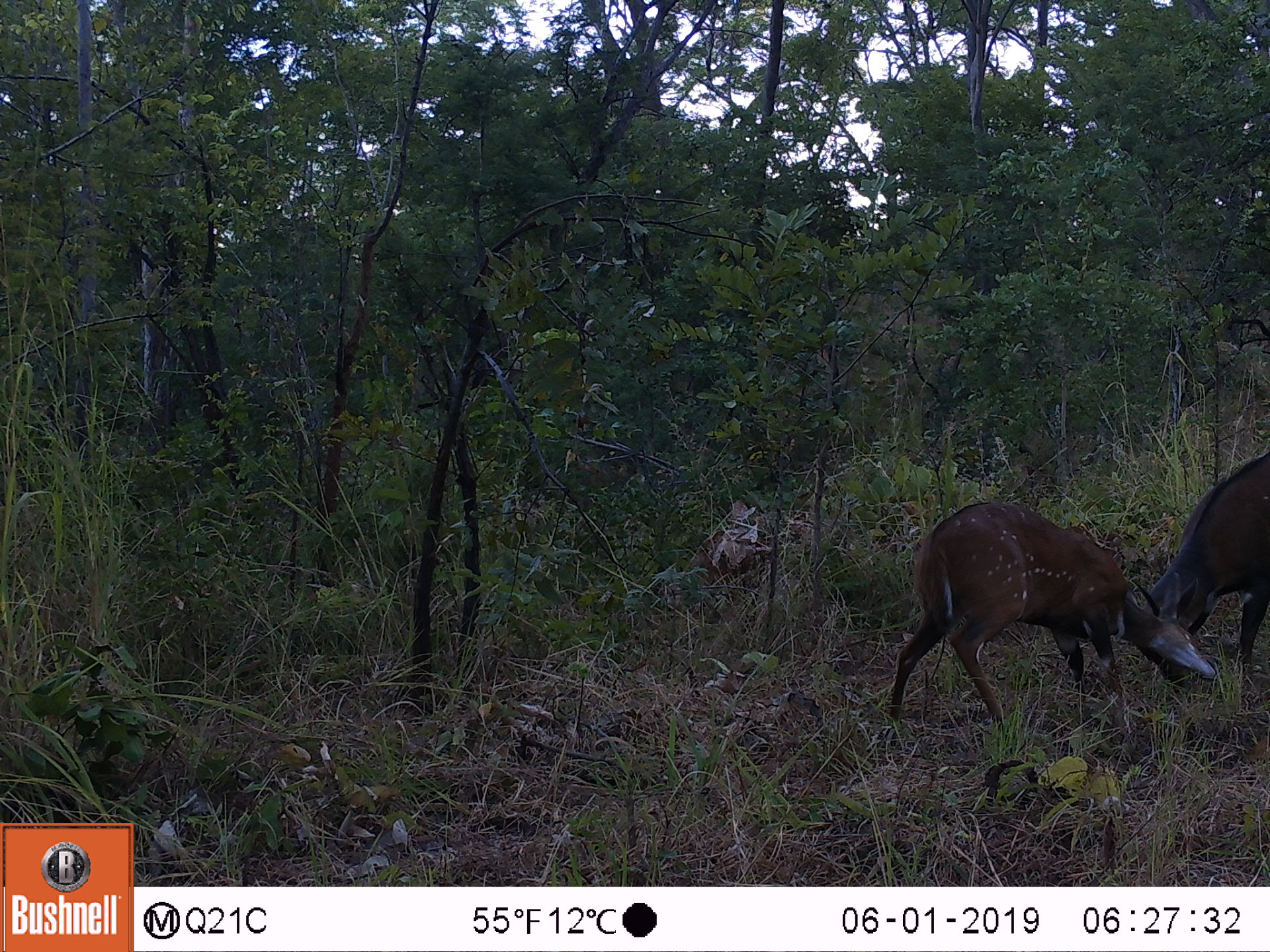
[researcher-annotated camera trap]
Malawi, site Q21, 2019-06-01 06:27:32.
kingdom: Animalia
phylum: Chordata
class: Mammalia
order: Artiodactyla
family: Bovidae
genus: Tragelaphus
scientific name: Tragelaphus sylvaticus sylvaticus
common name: cape bushbuck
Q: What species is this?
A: Cape bushbuck (Tragelaphus sylvaticus sylvaticus).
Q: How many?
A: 2.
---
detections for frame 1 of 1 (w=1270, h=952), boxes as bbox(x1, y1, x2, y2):
cape bushbuck: bbox(882, 489, 1219, 743); bbox(1135, 438, 1266, 711)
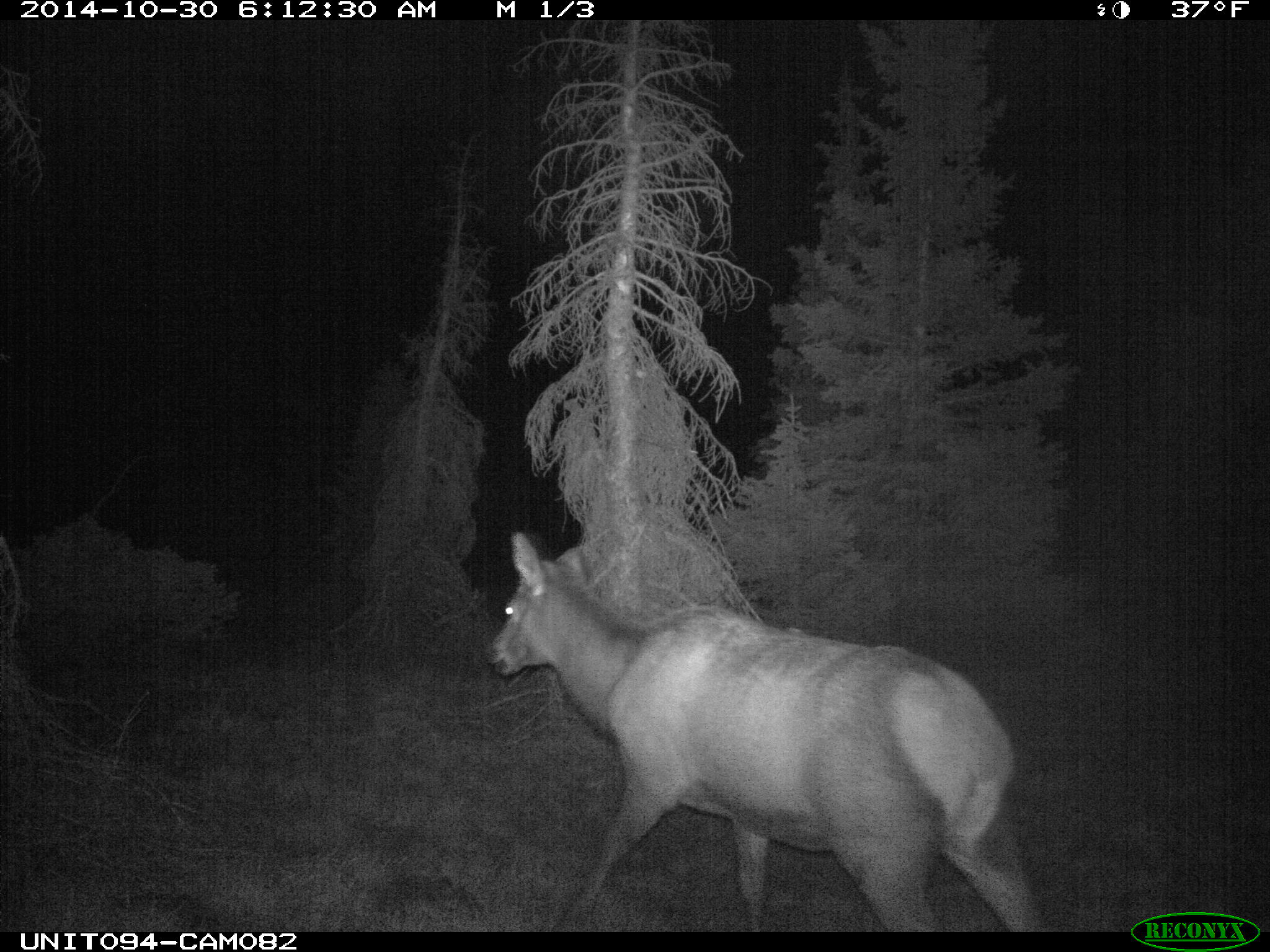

TASK DETAILS = The result should be an exact copy of every entry above, with no pictures included.

SOLUTION =
[researcher-annotated camera trap]
Malawi, site Q21, 2019-06-01 06:27:32.
kingdom: Animalia
phylum: Chordata
class: Mammalia
order: Artiodactyla
family: Bovidae
genus: Tragelaphus
scientific name: Tragelaphus sylvaticus sylvaticus
common name: cape bushbuck
Q: What species is this?
A: Cape bushbuck (Tragelaphus sylvaticus sylvaticus).
Q: How many?
A: 2.
---
detections for frame 1 of 1 (w=1270, h=952), boxes as bbox(x1, y1, x2, y2):
cape bushbuck: bbox(882, 489, 1219, 743); bbox(1135, 438, 1266, 711)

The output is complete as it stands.